[Текст упражнения]:
⟨

Что дело обстояло именно так, видно уже из того же письма к отцу от 10 ноября 1837 года.
Рассказывая отцу подробнее о содержании своей объемистой работы по философии права, Маркс в поисках причин ее несовершенства отмечает, что с самого начала препятствием к пониманию истины служила «ненаучная форма математического догматизма». Маркс имел в виду «геометрический» метод, получивший в философии развитие со времен Спинозы, метод, при котором предмет рассматривается как нечто данное с разных сторон, аналогично тому, как треугольник в геометрии анализируется в различных отношениях и этот анализ закрепляется в теоремах, либо в понятиях, полученных путем строгого формально-логического выведения из посылок. При этом треугольник сам по себе остается неизменным, «не развивается в какую-либо высшую форму», иначе говоря, «субъект ходит вокруг да около вещи, рассуждает так и сяк, а сама вещь не формируется в нечто многосторонне развертывающееся, живое».
Тот метод, который дает прекрасные результаты при исследовании внешних форм «мертвой» материи, оказывается совершенно недостаточным для выражения «живой» материи, а тем более для выражения социальных явлений, для конкретного анализа «живого мира мыслей». «Здесь нужно внимательно всматриваться в самый объект в его развитии, и никакие произвольные подразделения не должны быть привносимы; разум самой вещи должен здесь развертываться как нечто в себе противоречивое и находить в себе свое единство».
Рассматривать предмет в его саморазвитии, как нечто «самоформирующееся, многосторонне развертывающееся живое», – это то самое методологическое требование, которое нашло столь блестящее воплощение в «Капитале».
Конечно, в приведенной формулировке еще очень много от Гегеля, тут чувствуется его влияние. Оно ощущается в том, например, как Маркс критикует самого себя за противопоставление материи и формы, когда получается нечто вроде письменного стола с выдвижными ящиками, заполненными «материей». Иронизируя над подобным подходом, которому он отдал дань, Маркс приходит к выводу, что «форма может быть только дальнейшим развитием содержания».
Но Маркс не спешит заключить Гегеля в свои объятия, хотя тот и вывел его из некоторых тупиков традиционного философствования. Он признается в том, что ранее ему не нравилась «причудливая дикая мелодия» гегелевской философии. Но и после того, как во время болезни, вызванной переутомлением, Карл ознакомился с Гегелем «от начала до конца», он продолжает относиться к нему настороженно. Он пишет о «грызущей досаде, что приходится сотворить себе кумира из ненавистного мне воззрения». «Дикая мелодия», видимо, обладала притягательным очарованием пения сирен, с которым трудно было бороться.

⟩

[Исходные данные]:
⟨

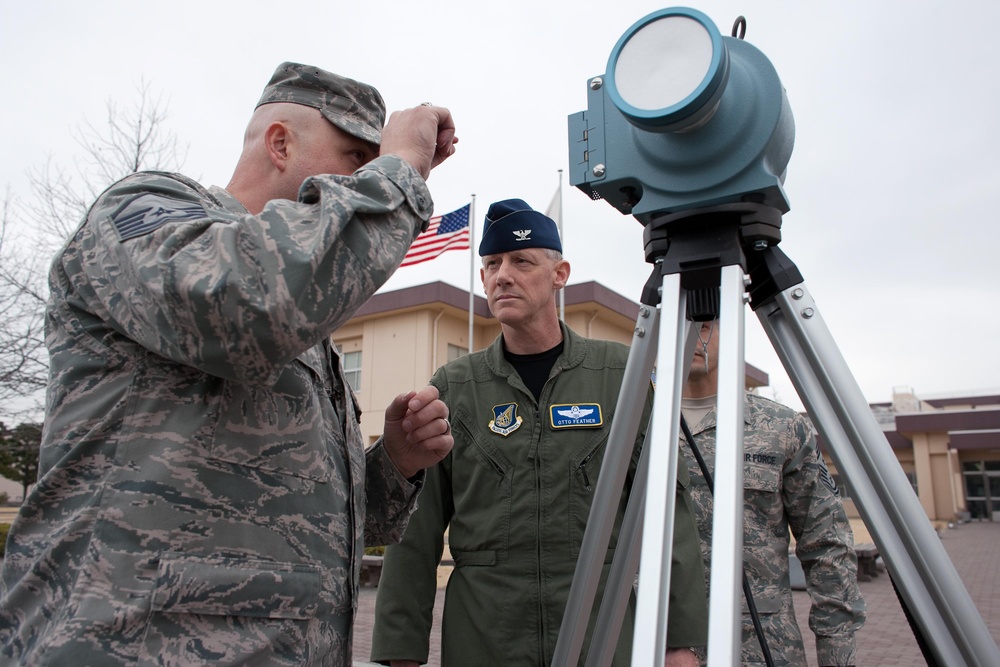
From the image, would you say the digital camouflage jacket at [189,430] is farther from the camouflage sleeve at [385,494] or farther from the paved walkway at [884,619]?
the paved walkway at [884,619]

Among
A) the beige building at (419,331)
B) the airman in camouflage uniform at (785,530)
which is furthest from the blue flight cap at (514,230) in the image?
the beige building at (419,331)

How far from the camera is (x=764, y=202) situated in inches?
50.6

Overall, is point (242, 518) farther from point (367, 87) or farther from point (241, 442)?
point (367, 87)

⟩
⟨

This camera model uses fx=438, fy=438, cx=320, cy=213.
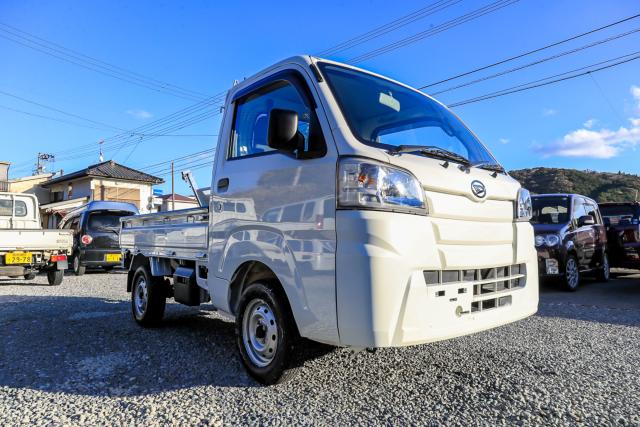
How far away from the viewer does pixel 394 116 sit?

⟩
⟨

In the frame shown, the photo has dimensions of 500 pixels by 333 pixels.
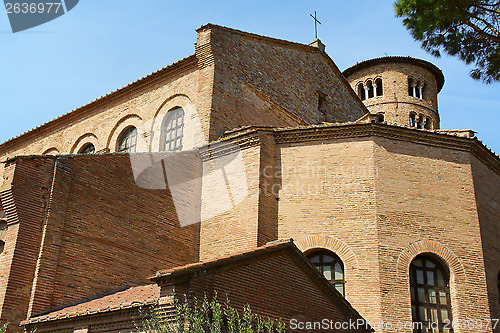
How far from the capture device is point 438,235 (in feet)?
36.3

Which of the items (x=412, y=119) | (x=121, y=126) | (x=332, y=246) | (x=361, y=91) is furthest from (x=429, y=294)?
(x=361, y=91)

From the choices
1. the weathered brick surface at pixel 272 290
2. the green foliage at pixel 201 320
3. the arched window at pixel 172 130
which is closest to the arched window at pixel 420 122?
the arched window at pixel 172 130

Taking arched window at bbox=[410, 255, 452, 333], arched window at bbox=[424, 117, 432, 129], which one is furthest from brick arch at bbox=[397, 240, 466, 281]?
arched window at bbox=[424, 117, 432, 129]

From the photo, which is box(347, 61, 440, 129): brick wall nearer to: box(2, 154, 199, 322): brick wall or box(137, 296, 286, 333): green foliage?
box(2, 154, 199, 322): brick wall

⟩

[Рабочее задание A]:
Воспроизведите дословно фрагмент текста о Марксе и Гегеле между «Но Маркс не» и «трудно было бороться.» включительно.
[Рабочее задание B]:
Продолжите текст о Марксе и Гегеле, начав сразу после его последнего предложения.

[Ответ A]:
Но Маркс не спешит заключить Гегеля в свои объятия, хотя тот и вывел его из некоторых тупиков традиционного философствования. Он признается в том, что ранее ему не нравилась «причудливая дикая мелодия» гегелевской философии. Но и после того, как во время болезни, вызванной переутомлением, Карл ознакомился с Гегелем «от начала до конца», он продолжает относиться к нему настороженно. Он пишет о «грызущей досаде, что приходится сотворить себе кумира из ненавистного мне воззрения». «Дикая мелодия», видимо, обладала притягательным очарованием пения сирен, с которым трудно было бороться.

[Ответ B]:
Во всяком случае, среди восторженных поклонников Гегеля, которых Маркс нашел в среде младогегельянцев, объединившихся в «Докторский клуб», он выделялся тем, что ореол преклонения перед этим авторитетом отнюдь не застилал ему глаза. Вопрос о том, по пути ли ему с Гегелем, оставался открытым.
Еще до своего основательного знакомства с Гегелем Маркс испытал на себе влияние двух других титанов немецкой классической философии: Канта и Фихте. Если в работах Канта Маркса привлекали высокие нравственные идеалы, решительный скептицизм по отношению к догматам философской и религиозной мысли, то Фихте импонировал ему прежде всего действенным, страстным, волевым характером своей философии.
Молодой Маркс, который сам рвался к активной деятельности, к тому, чтобы действительно сделать научную мысль огнем и мечом изменения мира, многое черпал для себя в первые студенческие годы из философии и умонастроения Фихте.
Сама личность Фихте внушала глубокие симпатии радикально настроенной молодежи того времени. Он счастливо сочетал в себе любовь к теоретическому мышлению с пламенной жаждой деятельности на мирском поприще. Он был борцом и философом в одном лице, мышление и действие для него были единством. Его называли Бонапартом от философии, а в первый период творчества он мог бы быть назван ее якобинцем. Он почитал за счастье получить право называться гражданином революционной Франции.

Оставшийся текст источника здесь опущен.